**Problem details**
Carry on the earnings call transcript about fleet and mortgage results, starting after its final sentence.

Our fleet business continued to provide consistent segment profit and operating cash flow in the quarter. Fourth quarter segment profit for Fleet was $20 million, down $1 million from the third quarter of 2012, but up $1 million in the fourth quarter of 2011.

Customers displayed hesitation in the fourth quarter for new vehicle orders and syndication volume was lower than anticipated, highlighting some lingering economic uncertainty in the sector. For the full year Fleet earns $87 million, 16% better than 2011 with growth in net investment and leases and average service units.

As Glen said we are also pleased with the significant progress we made on our liquidity objectives last year. We closed out the year with $829 million in unrestricted cash and cash equivalents. The $152 million increase from $677 million at the end of the third quarter includes $79 million received from counterparties related to cash collateral postings as well as cash flow from operations.

And now I will turn it back over to Glen.

Glen Messina

Thanks Rob. Our fourth quarter performance was a solid ending to year in which we made significant progress from both an operating and financing standpoints. We believe 2013 will be another year change for the mortgage industry. While interest rates remain at historically low levels and residential mortgages remain a cornerstone consumer financial product for U.S. banks, both the MBA and the GSE forecast for 2013 project re-financing volume to decline while purchase financing demand is expected to increase.

Our reduction at industry volume levels could cause prices to margins to narrow and so far in 2013 total loan margin has continued a downward trend. In January, total loan margin remained at historically wide levels but averaged approximately 40 basis points below the fourth quarter 2012 average, similar to our average for the first quarter of 2012 and well above our margins for 2011.

2013 could also be a year of increased clarity for the mortgage industry. The CFPB has already promulgated seven new regulations that should take some uncertainty out of the industry but likely will change the way in which mortgage originators and services operate and increase the cost of loan origination and servicing.

We also have the FHFA’s three year strategic plan for the GSEs that suggest GSE support for the U.S. mortgage market will likely continue for the next several years.

**Data shown**
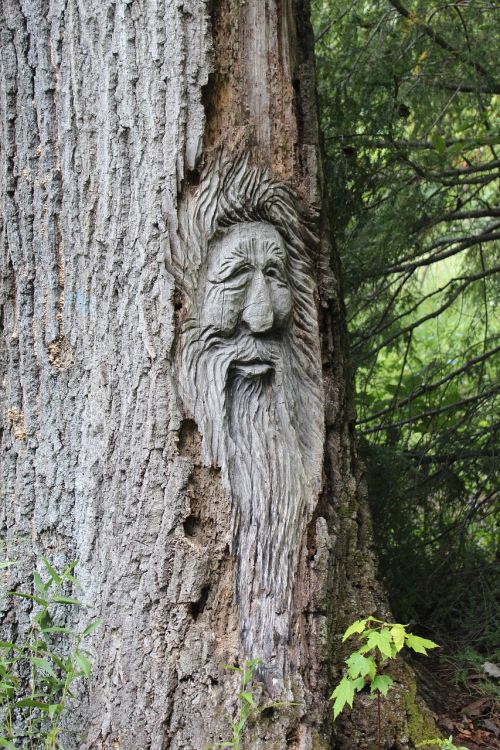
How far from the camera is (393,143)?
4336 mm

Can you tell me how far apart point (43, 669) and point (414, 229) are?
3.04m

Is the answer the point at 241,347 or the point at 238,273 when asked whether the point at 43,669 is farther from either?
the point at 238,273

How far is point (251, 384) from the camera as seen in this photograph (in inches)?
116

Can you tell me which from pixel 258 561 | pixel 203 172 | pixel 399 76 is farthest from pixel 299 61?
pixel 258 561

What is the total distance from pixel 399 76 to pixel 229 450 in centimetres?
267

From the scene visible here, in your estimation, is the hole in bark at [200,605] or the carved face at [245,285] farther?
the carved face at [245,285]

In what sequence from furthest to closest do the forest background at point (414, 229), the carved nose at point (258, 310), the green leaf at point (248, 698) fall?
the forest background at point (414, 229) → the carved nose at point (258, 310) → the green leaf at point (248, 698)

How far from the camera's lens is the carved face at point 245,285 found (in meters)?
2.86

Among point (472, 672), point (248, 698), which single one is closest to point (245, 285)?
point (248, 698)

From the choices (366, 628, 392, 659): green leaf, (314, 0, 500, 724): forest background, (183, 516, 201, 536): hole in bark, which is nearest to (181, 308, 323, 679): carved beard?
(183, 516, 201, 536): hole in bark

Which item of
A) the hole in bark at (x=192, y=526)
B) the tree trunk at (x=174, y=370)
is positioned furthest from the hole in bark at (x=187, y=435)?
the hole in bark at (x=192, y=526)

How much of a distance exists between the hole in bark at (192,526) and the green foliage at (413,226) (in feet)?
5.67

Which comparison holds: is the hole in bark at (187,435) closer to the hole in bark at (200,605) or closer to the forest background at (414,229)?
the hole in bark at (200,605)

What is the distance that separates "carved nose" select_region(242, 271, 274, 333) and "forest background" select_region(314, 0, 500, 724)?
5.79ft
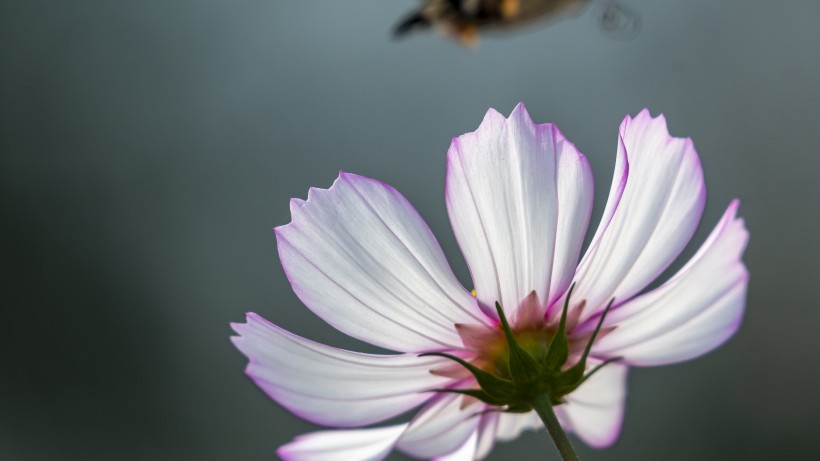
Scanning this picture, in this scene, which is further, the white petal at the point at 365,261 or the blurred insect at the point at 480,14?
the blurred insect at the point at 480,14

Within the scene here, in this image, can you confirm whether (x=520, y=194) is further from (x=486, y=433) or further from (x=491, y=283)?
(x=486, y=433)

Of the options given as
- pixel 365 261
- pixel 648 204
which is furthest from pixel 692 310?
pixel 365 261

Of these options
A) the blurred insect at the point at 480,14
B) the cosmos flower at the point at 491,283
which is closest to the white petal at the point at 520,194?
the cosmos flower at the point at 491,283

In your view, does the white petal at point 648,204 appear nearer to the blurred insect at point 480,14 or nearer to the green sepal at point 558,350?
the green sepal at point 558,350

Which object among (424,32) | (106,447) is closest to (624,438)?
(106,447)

...

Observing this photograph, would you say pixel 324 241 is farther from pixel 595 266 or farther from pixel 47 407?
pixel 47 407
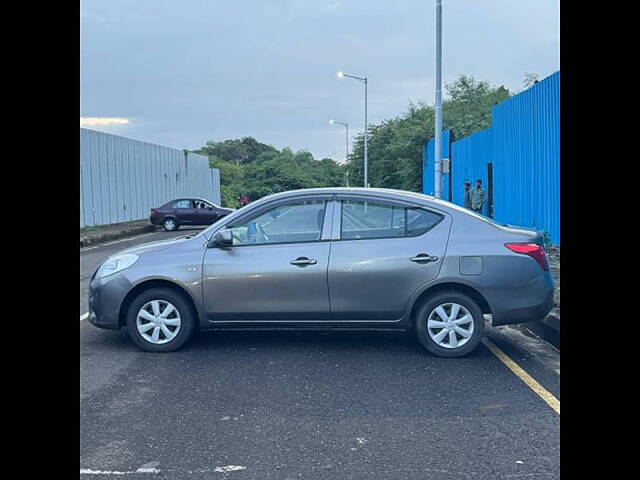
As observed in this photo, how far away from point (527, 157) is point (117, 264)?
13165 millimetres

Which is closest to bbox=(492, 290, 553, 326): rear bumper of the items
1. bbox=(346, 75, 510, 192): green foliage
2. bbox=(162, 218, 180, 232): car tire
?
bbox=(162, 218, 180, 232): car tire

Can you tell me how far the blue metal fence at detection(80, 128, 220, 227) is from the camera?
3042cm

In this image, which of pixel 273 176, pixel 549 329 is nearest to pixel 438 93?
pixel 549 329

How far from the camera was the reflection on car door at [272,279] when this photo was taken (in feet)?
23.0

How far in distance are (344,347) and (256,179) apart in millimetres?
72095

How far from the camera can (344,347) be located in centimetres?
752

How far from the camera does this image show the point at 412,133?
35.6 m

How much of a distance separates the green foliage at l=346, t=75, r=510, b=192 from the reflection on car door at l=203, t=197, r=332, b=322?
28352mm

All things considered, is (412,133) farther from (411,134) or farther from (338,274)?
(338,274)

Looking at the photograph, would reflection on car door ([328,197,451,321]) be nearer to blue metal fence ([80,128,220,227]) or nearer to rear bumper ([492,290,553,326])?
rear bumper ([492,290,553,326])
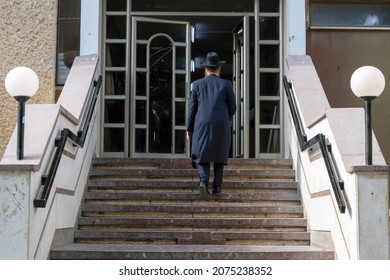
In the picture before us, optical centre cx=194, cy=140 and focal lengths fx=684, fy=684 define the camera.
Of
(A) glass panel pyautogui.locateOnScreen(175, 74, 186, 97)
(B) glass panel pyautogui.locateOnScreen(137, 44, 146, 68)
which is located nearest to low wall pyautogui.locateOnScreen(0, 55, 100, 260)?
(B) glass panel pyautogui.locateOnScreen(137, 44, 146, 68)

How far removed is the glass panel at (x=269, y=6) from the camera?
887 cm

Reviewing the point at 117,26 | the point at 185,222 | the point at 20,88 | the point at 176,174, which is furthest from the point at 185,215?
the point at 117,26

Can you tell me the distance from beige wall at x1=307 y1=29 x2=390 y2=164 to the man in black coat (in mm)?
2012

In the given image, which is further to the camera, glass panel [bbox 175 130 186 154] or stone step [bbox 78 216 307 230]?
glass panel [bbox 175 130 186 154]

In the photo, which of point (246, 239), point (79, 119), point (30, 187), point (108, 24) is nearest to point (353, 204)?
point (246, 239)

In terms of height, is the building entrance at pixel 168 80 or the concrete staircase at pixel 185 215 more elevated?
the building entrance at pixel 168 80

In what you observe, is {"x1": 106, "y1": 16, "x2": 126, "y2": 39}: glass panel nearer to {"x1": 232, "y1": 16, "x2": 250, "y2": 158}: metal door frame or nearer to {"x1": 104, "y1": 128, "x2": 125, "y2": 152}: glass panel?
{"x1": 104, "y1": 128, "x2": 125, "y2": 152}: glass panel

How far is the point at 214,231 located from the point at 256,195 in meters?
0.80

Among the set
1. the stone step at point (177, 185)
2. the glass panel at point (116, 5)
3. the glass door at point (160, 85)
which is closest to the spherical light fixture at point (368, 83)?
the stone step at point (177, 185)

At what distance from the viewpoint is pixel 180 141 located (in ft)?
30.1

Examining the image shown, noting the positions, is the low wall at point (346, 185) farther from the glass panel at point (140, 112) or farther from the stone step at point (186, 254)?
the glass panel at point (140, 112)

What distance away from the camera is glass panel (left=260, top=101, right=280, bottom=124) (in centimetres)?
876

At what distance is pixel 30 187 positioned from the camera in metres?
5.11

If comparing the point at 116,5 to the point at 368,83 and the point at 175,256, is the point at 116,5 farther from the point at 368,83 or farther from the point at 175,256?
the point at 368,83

--

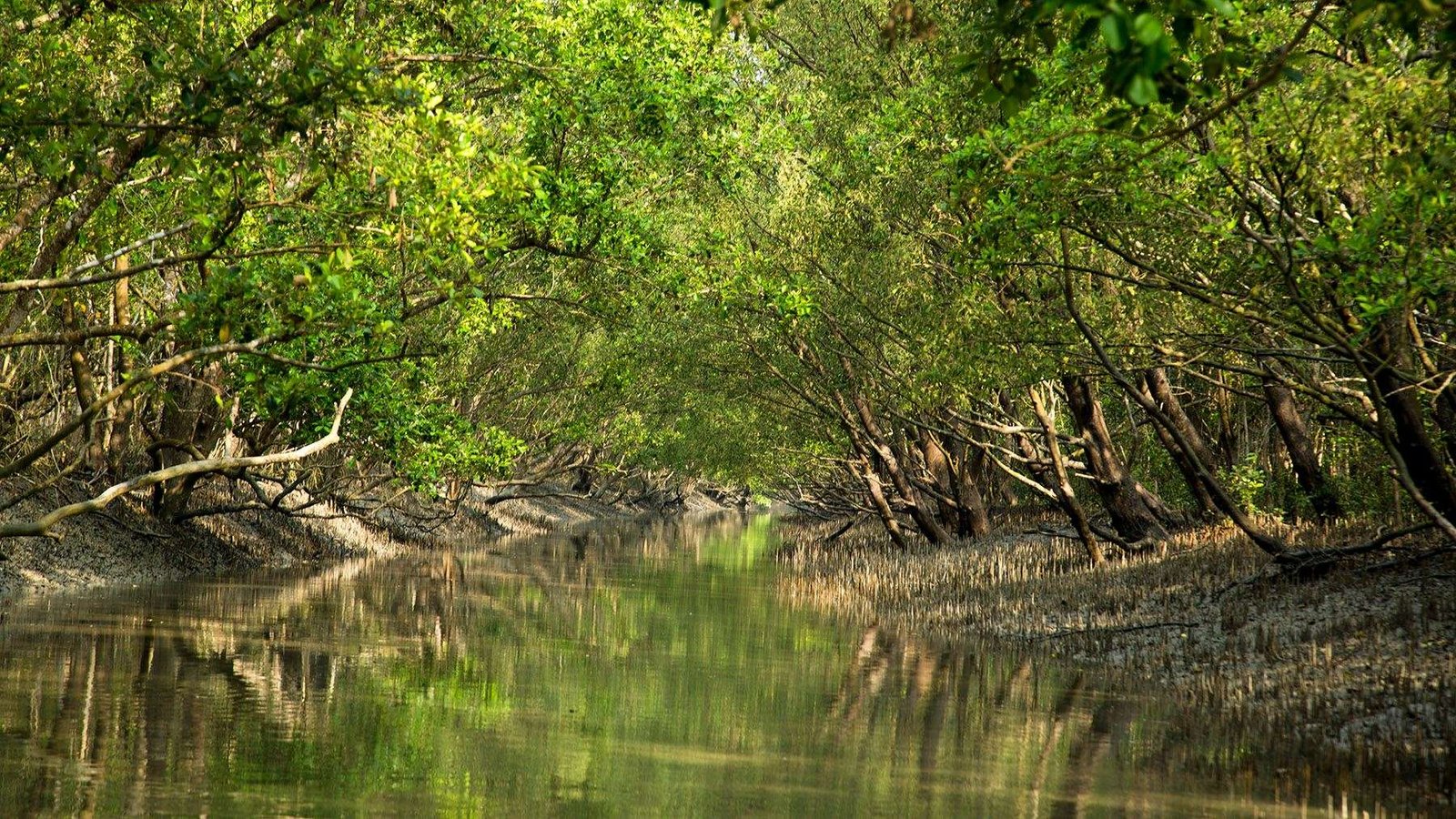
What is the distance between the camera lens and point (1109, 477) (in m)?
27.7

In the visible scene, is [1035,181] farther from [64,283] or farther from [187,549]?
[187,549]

**Response to this exercise**
For Fleet, a number of economic forecasts suggests only a slight growth in 2013 in corporate investments and equipment including trucks. Additionally, the number of new vehicle acquisition and vehicles coming off lease could decline as customers postpone new vehicle acquisition due to concerns about the U.S. economy and how the U.S. budget challenges our resolve.

So, what should you expect from PHH in 2013? First and foremost, you should expect us to stick to the four strategic priorities we implemented in 2012. We believe these strategies enhance the ability of our business model to adapt to this rapidly changing environment and should enable us to focus on creating long term value for our borrowers, clients and shareholders.

We intend to focus on discipline growth in our franchise platforms, which are our private label services and real estate channels in mortgage along with our fleet business.

We believe our best growth opportunity in mortgage in 2013 is the penetration of our existing clients. Our mortgage clients are promoting greater volumes from the employees and we are working with them to educate their financial advisors.

We have access to more than 45,000 financial advisors through our PLS channel and we believe we have significant opportunity to increase the number of financial advisors through whom we actively source mortgage loan originations.

We also have a significant pipeline of prospective private label client and our PLS sales force is focused on demonstrating to them the unique value proposition we offer. We believe increased regulation and increasing complexity in the mortgage business will continue to drive these institutions to outsource the mortgage operations to PHH.

In 2013, we will assume approximately $50 billion of UPB of subservicing from HSBC and will begin operating as HSBC’s outsourced mortgage services provider for U.S. operations.

HSBC is expected to come online at the beginning of the second quarter and once fully ramped, HSBC as expected to be among our top PLS clients. Our Realogy joint venture positions us to see an estimated one out of every four home sales transactions in the U.S. and gives us the benefit of a front row seat in the recovery of the housing market. We are focused on driving increased capture rate in this segment as well as increasing and signing new clients.

With the transition of our mortgage business to a great emphasis on retail and as the overall mortgage market transitions to a purchase driven market we would expect organization volume going forward to more closely follow the seasonality of the purchase market.

Typically purchase market volume is highest in the second and third quarters of each year. Although mortgage total loan margins tend to be highly volatile, we believe there are four key factors that should cause our margins to remain at higher levels than in past cycles.

First, the cost of organization for residential mortgages has increased substantially since the credit crisis due to increased documentation and underwriting requirements, more stringing regulation and increased GFE guarantee fees. As a result originators may attempt to recoup these increased operating costs for pricing.

Second, the recently released Qualified Mortgage Rule standardizing mortgage origination procedures should limit lenders ability to subsidize margins on prime mortgage loans with high margins from subprime mortgages.

Third, we have increased the mix of retail organizations, which provide higher total gain on loans and correspondent loan production from 69% of total organization volume in 2011 to an expected 85% to 90% of total organization volume in 2013.

And finally, we believe our reduced level of origination defects should result in fewer repurchase requests and could lessen the negative impact of scratch and dent mark-to-market adjustments on our margins.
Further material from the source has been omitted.